[BEGIN Selected excerpt]
# Problem with trailer -- automatic braking when Backing up.



## pbrowne (Dec 1, 2014)

When I back up with my trailer. the vehicles slams on the brakes. Help!


----------



## schagaphonic (Aug 24, 2008)

Is the "Rear Cross-Traffic" alarm active? If so, try turning it off.


----------



## D3Audi (Feb 18, 2016)

schagaphonic said:


> Is the "Rear Cross-Traffic" alarm active? If so, try turning it off.


This^ 

The OEM wiring automatically disables it when towing. 

Sent from my SM-G965U using Tapatalk


----------



## pbrowne (Dec 1, 2014)

I disabled the rear traffic alert via the menu that's activated by the button on the left stalk. The brakes still slammed on after a few feet in reverse.


----------



## pbrowne (Dec 1, 2014)

*Found the solution!*

Turn off automatic braking when towing a trailer.

Car/Settings/Parking and maneuvering settings/Maneuver braking — uncheck this. Uncheck Rear Traffic Alert. 

Car/Settings/Assistance states/Blind Sport Mirror — uncheck this. 

I have a Tekonsha trailer wiring adapter. The VW OEM trailer wiring kit supposedly does this automatically, but I can’t confirm that.


----------



## alucinari (Mar 4, 2013)

When you're in reverse there should be an icon from auto braking on the screen. Touch that and it disables it.


----------



## pbrowne (Dec 1, 2014)

I tried tapping the icon. It turned off the beeps, but brakes still applied by themselves. I'm wondering if there isn't a control unit programming option that I could change with VCDS to make this as easy as yours. Unfortunately, researching on the web seems to show much inconsistency in coding. It appears that trailering options coding has quite a few variations. 

Even though not very convenient, I guess I'll stick with the procedure that I described above that I know works.


----------



## NZTIGUAN (May 23, 2008)

The genuine VW wiring for towing overcomes all this as well as add all sorts of safety features. The aftermarket units cannot be relied upon to do everything properly.


----------



## GTINC (Jan 28, 2005)

pbrowne said:


> ....The VW OEM trailer wiring kit supposedly does this automatically, but I can’t confirm that.


Yeah, everyone else must be lying.....


----------
[END Selected excerpt]
→ **What you need to do**: Change "left stalk" to "right stalk" in the passage of the trailer braking thread starting at "I disabled the" and ending at "feet in reverse.", and write out that passage with the change. Nothing in the records is needed.
[BEGIN Material supplied]
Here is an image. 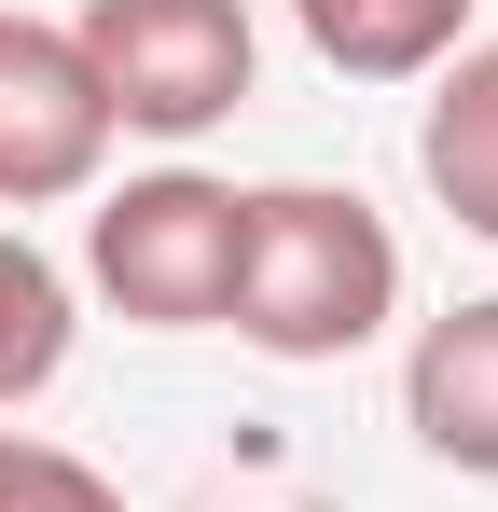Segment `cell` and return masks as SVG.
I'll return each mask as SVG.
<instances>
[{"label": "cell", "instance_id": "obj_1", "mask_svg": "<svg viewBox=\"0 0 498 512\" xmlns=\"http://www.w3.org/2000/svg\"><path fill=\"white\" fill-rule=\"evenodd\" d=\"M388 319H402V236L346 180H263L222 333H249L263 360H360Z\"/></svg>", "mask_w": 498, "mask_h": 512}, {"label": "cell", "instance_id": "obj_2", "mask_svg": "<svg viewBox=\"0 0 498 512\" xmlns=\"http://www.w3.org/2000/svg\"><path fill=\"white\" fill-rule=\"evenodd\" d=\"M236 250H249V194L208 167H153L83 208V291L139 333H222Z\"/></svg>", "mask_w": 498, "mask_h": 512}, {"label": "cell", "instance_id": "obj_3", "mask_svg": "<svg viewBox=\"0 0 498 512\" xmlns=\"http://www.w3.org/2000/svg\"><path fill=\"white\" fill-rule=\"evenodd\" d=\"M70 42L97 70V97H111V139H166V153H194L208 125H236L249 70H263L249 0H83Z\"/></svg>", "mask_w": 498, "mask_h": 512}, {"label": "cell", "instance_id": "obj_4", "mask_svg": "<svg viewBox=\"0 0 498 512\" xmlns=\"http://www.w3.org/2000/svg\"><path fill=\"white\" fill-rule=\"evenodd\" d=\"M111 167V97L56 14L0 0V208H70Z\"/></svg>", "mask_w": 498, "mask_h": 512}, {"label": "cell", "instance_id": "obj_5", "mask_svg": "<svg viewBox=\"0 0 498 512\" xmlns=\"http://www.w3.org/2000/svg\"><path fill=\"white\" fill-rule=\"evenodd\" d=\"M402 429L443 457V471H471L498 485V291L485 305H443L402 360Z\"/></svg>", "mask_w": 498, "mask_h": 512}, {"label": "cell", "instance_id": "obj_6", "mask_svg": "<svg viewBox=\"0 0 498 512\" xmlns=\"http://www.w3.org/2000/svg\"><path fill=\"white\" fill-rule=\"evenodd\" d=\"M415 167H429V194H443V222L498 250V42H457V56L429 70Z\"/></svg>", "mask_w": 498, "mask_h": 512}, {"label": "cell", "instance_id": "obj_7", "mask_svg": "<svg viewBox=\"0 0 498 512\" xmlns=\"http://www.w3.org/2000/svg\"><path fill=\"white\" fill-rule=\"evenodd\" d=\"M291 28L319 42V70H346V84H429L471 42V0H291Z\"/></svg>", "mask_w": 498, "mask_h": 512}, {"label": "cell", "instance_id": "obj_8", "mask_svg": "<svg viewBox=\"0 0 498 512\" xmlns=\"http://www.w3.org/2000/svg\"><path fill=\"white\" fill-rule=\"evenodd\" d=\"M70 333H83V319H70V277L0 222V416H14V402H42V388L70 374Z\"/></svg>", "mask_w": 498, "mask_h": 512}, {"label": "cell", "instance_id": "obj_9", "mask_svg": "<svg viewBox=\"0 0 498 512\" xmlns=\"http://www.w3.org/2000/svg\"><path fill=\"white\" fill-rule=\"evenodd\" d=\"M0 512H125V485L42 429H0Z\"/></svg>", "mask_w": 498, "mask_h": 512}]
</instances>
[END Material supplied]
[BEGIN Material supplied]
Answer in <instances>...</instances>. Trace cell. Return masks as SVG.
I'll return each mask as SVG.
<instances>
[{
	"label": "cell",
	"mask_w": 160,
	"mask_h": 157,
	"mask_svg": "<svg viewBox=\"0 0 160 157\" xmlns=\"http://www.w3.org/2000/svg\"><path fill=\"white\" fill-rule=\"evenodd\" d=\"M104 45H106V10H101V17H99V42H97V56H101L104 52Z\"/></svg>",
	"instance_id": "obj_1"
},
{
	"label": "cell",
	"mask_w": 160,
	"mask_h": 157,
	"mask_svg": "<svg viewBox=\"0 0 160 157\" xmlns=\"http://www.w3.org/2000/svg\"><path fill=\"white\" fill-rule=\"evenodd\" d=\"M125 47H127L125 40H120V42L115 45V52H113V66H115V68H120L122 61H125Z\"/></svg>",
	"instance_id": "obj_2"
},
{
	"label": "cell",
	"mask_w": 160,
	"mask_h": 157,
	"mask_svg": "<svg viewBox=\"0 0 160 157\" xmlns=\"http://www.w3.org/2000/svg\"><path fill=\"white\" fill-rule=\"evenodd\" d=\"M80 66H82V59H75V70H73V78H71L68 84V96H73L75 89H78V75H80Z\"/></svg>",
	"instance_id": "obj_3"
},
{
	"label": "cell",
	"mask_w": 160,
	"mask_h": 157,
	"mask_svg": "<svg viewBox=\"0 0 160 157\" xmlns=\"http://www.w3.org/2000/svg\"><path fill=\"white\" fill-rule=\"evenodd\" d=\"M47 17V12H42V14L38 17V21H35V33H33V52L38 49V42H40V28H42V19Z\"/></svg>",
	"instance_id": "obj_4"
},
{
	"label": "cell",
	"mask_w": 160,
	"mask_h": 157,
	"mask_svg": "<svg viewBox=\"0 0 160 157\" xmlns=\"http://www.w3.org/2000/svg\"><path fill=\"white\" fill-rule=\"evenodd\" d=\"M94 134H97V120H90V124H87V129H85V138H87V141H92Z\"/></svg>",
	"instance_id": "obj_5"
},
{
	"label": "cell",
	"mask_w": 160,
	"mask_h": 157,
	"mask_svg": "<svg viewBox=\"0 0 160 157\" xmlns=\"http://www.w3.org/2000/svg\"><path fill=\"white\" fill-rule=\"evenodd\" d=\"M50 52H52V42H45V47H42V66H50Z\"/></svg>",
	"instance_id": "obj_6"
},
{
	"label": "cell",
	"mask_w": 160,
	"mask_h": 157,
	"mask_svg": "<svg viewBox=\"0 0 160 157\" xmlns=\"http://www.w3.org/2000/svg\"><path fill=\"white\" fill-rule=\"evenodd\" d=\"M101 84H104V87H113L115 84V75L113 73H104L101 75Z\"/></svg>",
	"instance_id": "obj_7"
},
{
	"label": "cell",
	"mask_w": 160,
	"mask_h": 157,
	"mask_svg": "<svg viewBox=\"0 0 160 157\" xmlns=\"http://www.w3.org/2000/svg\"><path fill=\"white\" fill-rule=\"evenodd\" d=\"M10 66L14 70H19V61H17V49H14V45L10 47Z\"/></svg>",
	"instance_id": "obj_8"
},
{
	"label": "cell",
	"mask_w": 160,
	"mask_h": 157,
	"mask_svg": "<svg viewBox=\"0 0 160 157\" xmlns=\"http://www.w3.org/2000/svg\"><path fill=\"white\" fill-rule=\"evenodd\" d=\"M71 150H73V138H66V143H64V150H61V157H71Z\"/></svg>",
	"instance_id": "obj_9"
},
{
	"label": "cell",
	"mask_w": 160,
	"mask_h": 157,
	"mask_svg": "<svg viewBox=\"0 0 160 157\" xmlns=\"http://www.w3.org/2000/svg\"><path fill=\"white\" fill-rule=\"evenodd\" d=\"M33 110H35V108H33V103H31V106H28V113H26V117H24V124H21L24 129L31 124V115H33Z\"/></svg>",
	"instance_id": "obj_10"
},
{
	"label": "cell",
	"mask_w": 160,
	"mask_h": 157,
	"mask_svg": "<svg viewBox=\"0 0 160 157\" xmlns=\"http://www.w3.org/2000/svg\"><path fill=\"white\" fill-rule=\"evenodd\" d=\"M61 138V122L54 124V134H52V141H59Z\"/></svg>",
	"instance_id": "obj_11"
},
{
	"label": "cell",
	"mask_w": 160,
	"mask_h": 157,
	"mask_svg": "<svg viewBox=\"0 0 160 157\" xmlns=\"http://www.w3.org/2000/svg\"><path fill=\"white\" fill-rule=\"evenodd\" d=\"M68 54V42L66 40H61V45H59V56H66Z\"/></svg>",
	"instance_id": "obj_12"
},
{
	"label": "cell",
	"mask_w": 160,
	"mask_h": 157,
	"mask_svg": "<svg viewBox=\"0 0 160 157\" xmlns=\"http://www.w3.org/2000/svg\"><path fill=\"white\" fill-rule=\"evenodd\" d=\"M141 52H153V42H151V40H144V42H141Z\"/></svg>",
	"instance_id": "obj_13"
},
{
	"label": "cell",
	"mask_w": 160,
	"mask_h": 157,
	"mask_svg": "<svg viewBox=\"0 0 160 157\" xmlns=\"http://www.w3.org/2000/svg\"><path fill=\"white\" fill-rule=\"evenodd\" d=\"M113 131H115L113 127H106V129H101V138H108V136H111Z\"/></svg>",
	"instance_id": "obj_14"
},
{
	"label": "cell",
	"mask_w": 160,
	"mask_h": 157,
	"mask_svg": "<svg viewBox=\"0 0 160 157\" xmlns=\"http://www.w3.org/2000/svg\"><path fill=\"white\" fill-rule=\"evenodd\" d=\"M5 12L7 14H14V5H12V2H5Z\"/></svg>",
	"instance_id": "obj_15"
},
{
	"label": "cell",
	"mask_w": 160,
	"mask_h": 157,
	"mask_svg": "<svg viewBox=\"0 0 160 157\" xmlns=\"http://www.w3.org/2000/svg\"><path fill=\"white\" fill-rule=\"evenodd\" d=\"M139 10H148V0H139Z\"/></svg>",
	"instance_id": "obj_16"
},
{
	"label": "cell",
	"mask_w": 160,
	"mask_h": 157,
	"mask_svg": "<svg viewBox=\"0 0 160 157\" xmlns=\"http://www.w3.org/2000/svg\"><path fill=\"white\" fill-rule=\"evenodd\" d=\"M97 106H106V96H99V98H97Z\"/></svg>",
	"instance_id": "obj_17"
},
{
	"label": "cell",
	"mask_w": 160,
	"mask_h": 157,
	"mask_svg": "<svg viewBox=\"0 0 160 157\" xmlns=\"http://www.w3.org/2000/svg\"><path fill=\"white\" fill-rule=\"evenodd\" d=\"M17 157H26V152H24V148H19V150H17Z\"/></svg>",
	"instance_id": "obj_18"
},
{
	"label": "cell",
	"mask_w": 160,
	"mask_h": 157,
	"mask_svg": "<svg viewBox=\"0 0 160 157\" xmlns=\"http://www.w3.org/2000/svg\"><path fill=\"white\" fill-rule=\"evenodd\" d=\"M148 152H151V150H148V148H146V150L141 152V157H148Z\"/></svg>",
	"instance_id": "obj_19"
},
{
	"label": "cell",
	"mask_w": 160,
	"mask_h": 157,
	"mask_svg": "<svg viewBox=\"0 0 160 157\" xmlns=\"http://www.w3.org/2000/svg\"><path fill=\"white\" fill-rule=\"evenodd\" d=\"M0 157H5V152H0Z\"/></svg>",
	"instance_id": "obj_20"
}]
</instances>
[END Material supplied]
→ **Worked answer**:
I disabled the rear traffic alert via the menu that's activated by the button on the right stalk. The brakes still slammed on after a few feet in reverse.